▶ **What needs to be done**
Rewrite every line of the records below as a numbered list, dropping any blank lines.

▶ **Exercise material**
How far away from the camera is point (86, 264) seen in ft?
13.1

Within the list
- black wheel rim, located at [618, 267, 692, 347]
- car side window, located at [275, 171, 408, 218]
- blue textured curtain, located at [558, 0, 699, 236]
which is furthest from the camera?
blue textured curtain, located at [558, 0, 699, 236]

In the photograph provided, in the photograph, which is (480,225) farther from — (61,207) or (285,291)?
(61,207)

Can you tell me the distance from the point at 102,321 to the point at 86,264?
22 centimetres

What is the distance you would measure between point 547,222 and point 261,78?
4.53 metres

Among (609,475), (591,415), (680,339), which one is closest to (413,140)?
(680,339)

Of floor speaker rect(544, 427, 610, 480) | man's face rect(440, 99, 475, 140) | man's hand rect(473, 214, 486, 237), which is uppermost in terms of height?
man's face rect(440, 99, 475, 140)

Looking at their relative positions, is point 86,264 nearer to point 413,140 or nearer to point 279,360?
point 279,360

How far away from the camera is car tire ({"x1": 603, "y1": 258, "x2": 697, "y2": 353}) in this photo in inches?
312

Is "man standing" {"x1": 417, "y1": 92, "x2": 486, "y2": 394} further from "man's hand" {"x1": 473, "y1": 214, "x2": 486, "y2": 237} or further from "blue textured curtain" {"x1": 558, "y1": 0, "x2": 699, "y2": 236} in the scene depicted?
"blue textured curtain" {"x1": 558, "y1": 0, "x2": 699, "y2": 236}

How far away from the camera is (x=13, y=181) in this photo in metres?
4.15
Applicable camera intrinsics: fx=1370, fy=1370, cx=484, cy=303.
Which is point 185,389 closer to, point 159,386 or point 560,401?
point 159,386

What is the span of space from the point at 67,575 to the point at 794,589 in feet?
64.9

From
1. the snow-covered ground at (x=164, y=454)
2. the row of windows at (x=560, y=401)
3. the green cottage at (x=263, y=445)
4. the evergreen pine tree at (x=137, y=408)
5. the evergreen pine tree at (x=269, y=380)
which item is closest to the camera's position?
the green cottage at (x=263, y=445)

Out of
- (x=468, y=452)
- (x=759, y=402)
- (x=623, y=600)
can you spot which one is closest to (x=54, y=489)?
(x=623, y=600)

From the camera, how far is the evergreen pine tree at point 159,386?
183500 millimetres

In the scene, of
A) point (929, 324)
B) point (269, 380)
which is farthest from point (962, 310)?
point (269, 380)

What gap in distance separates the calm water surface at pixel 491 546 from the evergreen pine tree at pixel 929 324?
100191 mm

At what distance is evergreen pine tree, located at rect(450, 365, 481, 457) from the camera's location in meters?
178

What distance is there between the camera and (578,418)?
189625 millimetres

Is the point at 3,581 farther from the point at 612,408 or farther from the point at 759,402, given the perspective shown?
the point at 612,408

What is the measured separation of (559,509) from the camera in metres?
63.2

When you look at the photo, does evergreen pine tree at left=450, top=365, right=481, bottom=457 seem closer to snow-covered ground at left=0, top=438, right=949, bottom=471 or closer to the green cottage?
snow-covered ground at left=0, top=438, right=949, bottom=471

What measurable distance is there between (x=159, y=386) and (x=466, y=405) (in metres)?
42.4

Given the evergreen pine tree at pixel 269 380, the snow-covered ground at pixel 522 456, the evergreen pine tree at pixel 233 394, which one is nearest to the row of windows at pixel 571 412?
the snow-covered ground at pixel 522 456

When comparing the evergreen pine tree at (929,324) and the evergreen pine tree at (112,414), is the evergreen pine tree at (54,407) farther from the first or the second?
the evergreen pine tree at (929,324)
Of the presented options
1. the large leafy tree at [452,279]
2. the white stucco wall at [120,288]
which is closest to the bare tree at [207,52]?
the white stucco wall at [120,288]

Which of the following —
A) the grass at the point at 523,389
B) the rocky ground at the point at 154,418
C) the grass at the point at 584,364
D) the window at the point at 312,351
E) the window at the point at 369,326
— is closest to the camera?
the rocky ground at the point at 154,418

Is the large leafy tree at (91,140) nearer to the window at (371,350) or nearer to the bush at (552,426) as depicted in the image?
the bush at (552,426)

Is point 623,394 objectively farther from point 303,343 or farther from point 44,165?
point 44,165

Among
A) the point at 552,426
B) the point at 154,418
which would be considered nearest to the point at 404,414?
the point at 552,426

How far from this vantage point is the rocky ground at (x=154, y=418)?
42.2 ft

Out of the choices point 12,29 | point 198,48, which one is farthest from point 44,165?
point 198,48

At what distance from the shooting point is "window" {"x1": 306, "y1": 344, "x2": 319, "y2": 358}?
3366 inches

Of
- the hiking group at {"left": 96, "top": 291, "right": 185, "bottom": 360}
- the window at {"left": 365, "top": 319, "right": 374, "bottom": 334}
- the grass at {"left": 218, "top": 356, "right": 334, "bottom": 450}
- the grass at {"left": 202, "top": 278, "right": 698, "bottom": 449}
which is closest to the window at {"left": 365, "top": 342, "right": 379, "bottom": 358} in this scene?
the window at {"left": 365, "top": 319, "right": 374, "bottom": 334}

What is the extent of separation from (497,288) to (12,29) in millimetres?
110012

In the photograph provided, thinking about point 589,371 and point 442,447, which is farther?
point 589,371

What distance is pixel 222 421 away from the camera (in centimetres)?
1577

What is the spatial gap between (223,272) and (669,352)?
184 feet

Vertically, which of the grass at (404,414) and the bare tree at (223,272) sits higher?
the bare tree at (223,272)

▶ **Response to this task**
1. How far away from the camera is point (86, 264) seen in ft?
2. 13.1
3. Within the list
4. - black wheel rim, located at [618, 267, 692, 347]
5. - car side window, located at [275, 171, 408, 218]
6. - blue textured curtain, located at [558, 0, 699, 236]
7. which is furthest from the camera?
8. blue textured curtain, located at [558, 0, 699, 236]
9. In the photograph provided, in the photograph, which is (480,225) farther from — (61,207) or (285,291)?
10. (61,207)
11. Can you tell me the distance from the point at 102,321 to the point at 86,264?
12. 22 centimetres
13. What is the distance you would measure between point 547,222 and point 261,78?
14. 4.53 metres
15. Among (609,475), (591,415), (680,339), which one is closest to (413,140)?
16. (680,339)
17. Of floor speaker rect(544, 427, 610, 480) | man's face rect(440, 99, 475, 140) | man's hand rect(473, 214, 486, 237), which is uppermost in terms of height?
18. man's face rect(440, 99, 475, 140)
19. Looking at their relative positions, is point 86,264 nearer to point 413,140 or nearer to point 279,360?
20. point 279,360
21. How far away from the camera is car tire ({"x1": 603, "y1": 258, "x2": 697, "y2": 353}) in this photo in inches?
22. 312
23. Is "man standing" {"x1": 417, "y1": 92, "x2": 486, "y2": 394} further from "man's hand" {"x1": 473, "y1": 214, "x2": 486, "y2": 237} or further from "blue textured curtain" {"x1": 558, "y1": 0, "x2": 699, "y2": 236} in the scene depicted?
24. "blue textured curtain" {"x1": 558, "y1": 0, "x2": 699, "y2": 236}
25. How far away from the camera is (x=13, y=181) in this photo in metres?
26. 4.15
27. Applicable camera intrinsics: fx=1370, fy=1370, cx=484, cy=303.
28. Which is point 185,389 closer to, point 159,386 or point 560,401?
29. point 159,386
30. What is the span of space from the point at 67,575 to the point at 794,589 in feet?
31. 64.9
32. From
33. 1. the snow-covered ground at (x=164, y=454)
34. 2. the row of windows at (x=560, y=401)
35. 3. the green cottage at (x=263, y=445)
36. 4. the evergreen pine tree at (x=137, y=408)
37. 5. the evergreen pine tree at (x=269, y=380)
38. which item is closest to the camera's position?
39. the green cottage at (x=263, y=445)
40. Out of
41. - (x=468, y=452)
42. - (x=759, y=402)
43. - (x=623, y=600)
44. can you spot which one is closest to (x=54, y=489)?
45. (x=623, y=600)
46. From the camera, how far is the evergreen pine tree at point 159,386?
47. 183500 millimetres
48. In the scene, of
49. A) point (929, 324)
50. B) point (269, 380)
51. which is farthest from point (962, 310)?
52. point (269, 380)
53. What gap in distance separates the calm water surface at pixel 491 546 from the evergreen pine tree at pixel 929 324?
54. 100191 mm
55. At what distance is evergreen pine tree, located at rect(450, 365, 481, 457) from the camera's location in meters?
56. 178
57. What distance is there between the camera and (578,418)?
58. 189625 millimetres
59. Is the point at 3,581 farther from the point at 612,408 or farther from the point at 759,402, given the perspective shown?
60. the point at 612,408
61. What is the measured separation of (559,509) from the camera in metres?
62. 63.2
63. When you look at the photo, does evergreen pine tree at left=450, top=365, right=481, bottom=457 seem closer to snow-covered ground at left=0, top=438, right=949, bottom=471 or closer to the green cottage?
64. snow-covered ground at left=0, top=438, right=949, bottom=471
65. What measurable distance is there between (x=159, y=386) and (x=466, y=405) (in metres)?
66. 42.4
67. Given the evergreen pine tree at pixel 269 380, the snow-covered ground at pixel 522 456, the evergreen pine tree at pixel 233 394, which one is nearest to the row of windows at pixel 571 412?
68. the snow-covered ground at pixel 522 456
69. When comparing the evergreen pine tree at (929,324) and the evergreen pine tree at (112,414), is the evergreen pine tree at (54,407) farther from the first or the second?
70. the evergreen pine tree at (929,324)
71. Of the presented options
72. 1. the large leafy tree at [452,279]
73. 2. the white stucco wall at [120,288]
74. which is closest to the bare tree at [207,52]?
75. the white stucco wall at [120,288]
76. Which of the following —
77. A) the grass at the point at 523,389
78. B) the rocky ground at the point at 154,418
79. C) the grass at the point at 584,364
80. D) the window at the point at 312,351
81. E) the window at the point at 369,326
82. — is closest to the camera?
83. the rocky ground at the point at 154,418
84. Is the large leafy tree at (91,140) nearer to the window at (371,350) or nearer to the bush at (552,426) as depicted in the image?
85. the bush at (552,426)
86. Is point 623,394 objectively farther from point 303,343 or farther from point 44,165?
87. point 44,165
88. Among
89. A) the point at 552,426
90. B) the point at 154,418
91. which would be considered nearest to the point at 404,414?
92. the point at 552,426
93. How far from this vantage point is the rocky ground at (x=154, y=418)?
94. 42.2 ft
95. Out of the choices point 12,29 | point 198,48, which one is farthest from point 44,165?
96. point 198,48
97. At what distance from the shooting point is "window" {"x1": 306, "y1": 344, "x2": 319, "y2": 358}?
98. 3366 inches
99. Of
100. - the hiking group at {"left": 96, "top": 291, "right": 185, "bottom": 360}
101. - the window at {"left": 365, "top": 319, "right": 374, "bottom": 334}
102. - the grass at {"left": 218, "top": 356, "right": 334, "bottom": 450}
103. - the grass at {"left": 202, "top": 278, "right": 698, "bottom": 449}
104. which is closest to the window at {"left": 365, "top": 342, "right": 379, "bottom": 358} in this scene?
105. the window at {"left": 365, "top": 319, "right": 374, "bottom": 334}
106. What is the extent of separation from (497,288) to (12,29) in millimetres?
107. 110012
108. In the photograph provided, thinking about point 589,371 and point 442,447, which is farther?
109. point 589,371
110. What distance is pixel 222 421 away from the camera (in centimetres)?
111. 1577
112. What is the spatial gap between (223,272) and (669,352)?
113. 184 feet
114. Vertically, which of the grass at (404,414) and the bare tree at (223,272) sits higher?
115. the bare tree at (223,272)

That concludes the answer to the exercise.